Chapel on Accelerators
People
Supervisor
Description
This project proposes to extend the Chapel language to support offload of limited computational kernels to a range of accelerator devices including NVidia, AMD, and Intel GPUs. This will be achieved through lossless translation from the Chapel compiler's generated LLVM-IR to OpenCL-flavoured SPIR-V, with appropriate library calls for kernel and data management. It will be necessary to define appropriate mappings between high-level Chapel constructs and OpenCL features, which may include making restrictions to the set of constructs that can be used on an accelerator.
Background: The Chapel language is an asynchronous partitioned global address space language developed by Cray for use on high-performance computers. Asynchronous tasks can be scheduled for parallel execution by computational elements in different "locales", or shared-memory areas. Development of the language has so far focused mainly on clusters of multi-core CPU nodes.
SPIR-V is an open standard for intermediate representation for parallel computing defined by the Khronos Group, with wide support from vendors including NVidia, AMD and Intel.
Research significance: While there have been three previous attempts to provide an approach to running Chapel on accelerators, only one [Chu et al. 2016] integrates well with the Chapel philosophy of 'multi-resolution design' within a single global-view programming model, and none have been successfully integrated into the Chapel project. One reason for this is the inherent complexity of adding an extra source-to-source translation to the existing compile chain. Our proposed approach uses Chapel's existing LLVM backend, directly targeting SPIR-V which is an open standard intermediate representation for accelerators. It therefore creates less additional complexity and consequent maintenance than previous approaches. Providing a seamless method for executing Chapel code on accelerators including GPUs would enable exploration of the Chapel programming model on a wider range of high-performance computing architectures than is currently possible.
Goals
- Understand key considerations of performance and productivity in programming models for high-performance computing;
- Understand key features of HPC accelerator architectures including GPUs, and programming models for these architectures;
- Demonstrate systems engineering skills, including design, development, empirical evaluation, and communication, by contributing to a large and dynamic free software project; and
- Present research findings using accepted methods of academic presentation.
Requirements
Background Literature
[1] Albert Sidelnik, Saeed Maleki, Bradford L. Chamberlain, Maria J. Garzaran, David Padua (2012). Performance Portability with the Chapel Language. IEEE 26th International Parallel and Distributed Processing Symposium (IPDPS 2012).

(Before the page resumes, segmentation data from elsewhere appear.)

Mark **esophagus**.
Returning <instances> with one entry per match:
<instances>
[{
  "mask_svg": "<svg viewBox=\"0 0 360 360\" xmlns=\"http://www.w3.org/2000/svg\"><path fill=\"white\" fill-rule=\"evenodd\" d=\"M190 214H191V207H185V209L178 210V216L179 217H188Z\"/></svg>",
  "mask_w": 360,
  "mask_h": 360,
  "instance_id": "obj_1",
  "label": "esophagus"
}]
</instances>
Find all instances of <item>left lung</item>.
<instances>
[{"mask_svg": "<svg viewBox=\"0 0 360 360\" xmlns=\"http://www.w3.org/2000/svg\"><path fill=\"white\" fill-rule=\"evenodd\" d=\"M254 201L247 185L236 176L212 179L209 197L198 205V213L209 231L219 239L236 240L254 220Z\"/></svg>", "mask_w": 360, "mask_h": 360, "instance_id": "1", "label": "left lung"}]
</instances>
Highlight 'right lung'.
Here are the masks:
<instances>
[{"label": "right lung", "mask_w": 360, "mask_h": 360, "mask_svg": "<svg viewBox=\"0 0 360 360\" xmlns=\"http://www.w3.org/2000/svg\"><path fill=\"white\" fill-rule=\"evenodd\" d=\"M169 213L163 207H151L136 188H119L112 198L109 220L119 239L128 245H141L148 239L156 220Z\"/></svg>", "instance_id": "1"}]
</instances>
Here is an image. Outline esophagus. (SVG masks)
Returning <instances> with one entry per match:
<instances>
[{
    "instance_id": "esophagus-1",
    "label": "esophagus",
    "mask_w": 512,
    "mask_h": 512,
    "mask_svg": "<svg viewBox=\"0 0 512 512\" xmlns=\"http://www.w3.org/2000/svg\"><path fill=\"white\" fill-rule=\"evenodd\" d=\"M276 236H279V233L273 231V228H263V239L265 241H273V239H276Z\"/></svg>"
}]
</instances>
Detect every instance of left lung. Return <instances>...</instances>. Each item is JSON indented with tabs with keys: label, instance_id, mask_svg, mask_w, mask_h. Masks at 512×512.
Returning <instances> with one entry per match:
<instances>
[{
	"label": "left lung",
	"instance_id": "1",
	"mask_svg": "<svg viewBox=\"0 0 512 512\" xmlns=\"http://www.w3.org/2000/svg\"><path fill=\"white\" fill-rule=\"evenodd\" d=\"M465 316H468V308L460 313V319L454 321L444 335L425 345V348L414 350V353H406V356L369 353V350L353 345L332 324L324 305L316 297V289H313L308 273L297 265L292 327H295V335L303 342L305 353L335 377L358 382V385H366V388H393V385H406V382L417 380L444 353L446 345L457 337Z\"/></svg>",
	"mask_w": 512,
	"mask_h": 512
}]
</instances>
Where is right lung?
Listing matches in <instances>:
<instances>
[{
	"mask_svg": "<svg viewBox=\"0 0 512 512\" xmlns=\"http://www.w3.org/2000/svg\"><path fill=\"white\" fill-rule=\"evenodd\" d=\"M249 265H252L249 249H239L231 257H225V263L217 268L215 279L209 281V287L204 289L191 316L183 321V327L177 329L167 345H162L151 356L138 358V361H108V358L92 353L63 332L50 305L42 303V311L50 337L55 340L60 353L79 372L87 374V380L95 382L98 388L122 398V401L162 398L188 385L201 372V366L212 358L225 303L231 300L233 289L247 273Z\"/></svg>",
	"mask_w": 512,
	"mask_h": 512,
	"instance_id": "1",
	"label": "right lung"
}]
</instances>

[2] Michael L. Chu, Ashwin M. Aji, Daniel Lowell, Khaled Hamidouche (2017). GPGPU support in Chapel with the Radeon Open Compute Platform. Proceedings of the Chapel Implementers and Users Workshop (CHIUW 2017).
[3] Akihiro Hayashi, Sri Raj Paul, Vivek Sarkar (2019). GPUIterator: Bridging the Gap between Chapel and GPU Platforms. Proceedings of the Chapel Implementers and Users Workshop (CHIUW 2019).